From what I can see you are doing Breadth First Search

Below is the example how it could be implemented without using toArray:

    private Set<Coordinate> floodFill(Value value, Coordinate coordinateStart) {
    final Set<Coordinate> visitedCoordinates = new LinkedHashSet<Coordinate>();
    final Deque<Coordinate> deque = new ArrayDeque<Coordinate>();

    deque.push(coordinateStart);

    while (!deque.isEmpty()) {
        final Coordinate currentVertex = deque.poll();
        visitedCoordinates.add(currentVertex);
        for (Coordinate coordinateAdjacent : getAdjacentCoordinates(currentVertex)) {
            if (this.query.getCoordinateValue(coordinateAdjacent) == value) {
                if (!visitedCoordinates.contains(coordinateAdjacent)) {
                    deque.add(coordinateAdjacent);
                }
            }
        }
    }

    return visitedCoordinates;
}

Implementation notes:

And now I am concerned that the contains() method's implementation on LinkedList could be doing up to a a full scan of the contents before returning the answer.

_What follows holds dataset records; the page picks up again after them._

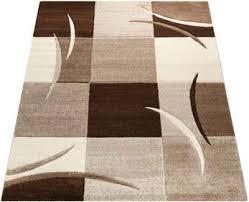 teppich 665 paco home rechteckig höhe 17 mm 3d design kurzflor mit karo muster wohnzimmer kundenliebling mit 5 sterne bewertung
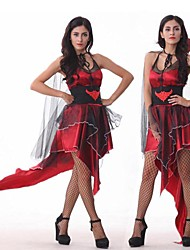 Bloody Vampire Fancy Dress Women's Halloween Dress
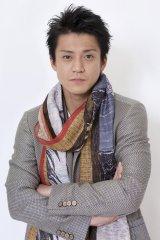 「俳優たちで新しい発信の形を提示したい」と語る小栗旬(写真:逢坂聡)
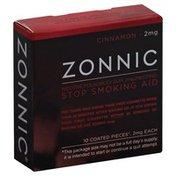 Zonnic Stop Smoking Aid, 2 mg, Gum, Cinnamon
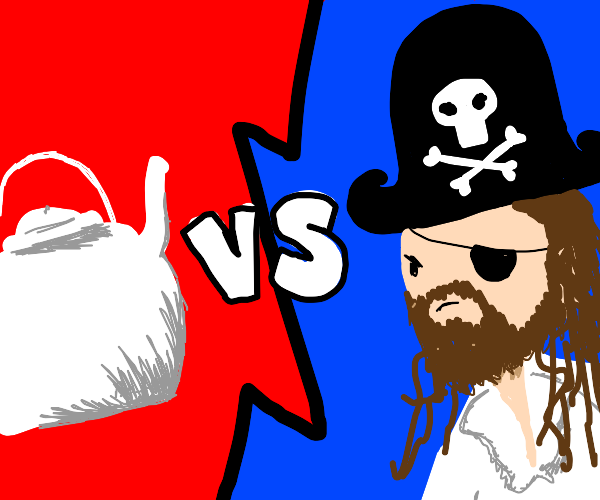 Teapot vs pirate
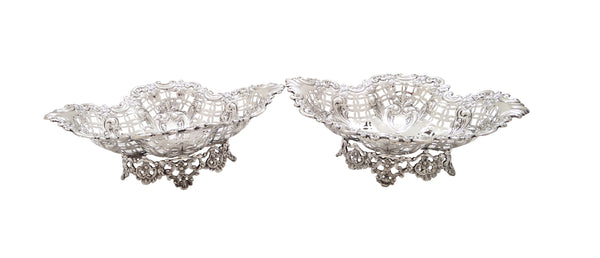 Pair of Antique Edwardian Sterling Silver Dishes 1902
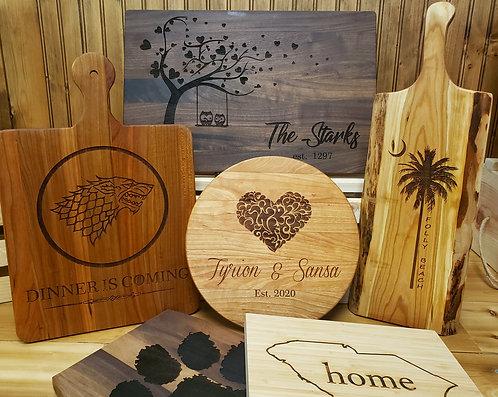 Custom Design Cutting Board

You are right about full scan (aka linear search). Nevertheless, In your case it's possible to have additional set for tracking already visited vertexes(btw, actually it's your result!), that would solve issue with contains method in O(1) time.

Cheers

Here's how I'd implement this:

private Set<Coordinate> floodFill(Value value, Coordinate start) {
    Set<Coordinate> result = new LinkedHashSet<Coordinate>();
    LinkedList<Coordinate> toSearch = new LinkedList<Coordinate>();
    toSearch.add(start);
    do {
        Coordinate coordinate = toSearch.removeFirst();
        if (result.add(coordinate)) {
            for (Coordinate ajacent: getAdjacentCoordinates(coordinate)) {
                if (this.query.getCoordinateValue(adjacent) == value) {
                    toSearch.add(adjacent);
                }
            }
        }
    } while (!toSearch.isEmpty());
    return result;
}

Notes:

If you think about it, the toSearch data structure doesn't need to contain unique elements.
Using a LinkedList for toSearch means that there is a simple method to get an element and remove it in one go.
We can use the fact that Set.add(...) returns a boolean to have the number of lookups in the result set ... compared with using Set.contains().
It would be better to use HashSet rather than LinkedHashSet for the results ... unless you need to know the order in which coordinates were added by the fill.
Using == to compare Value instances is potentially a bit dodgy.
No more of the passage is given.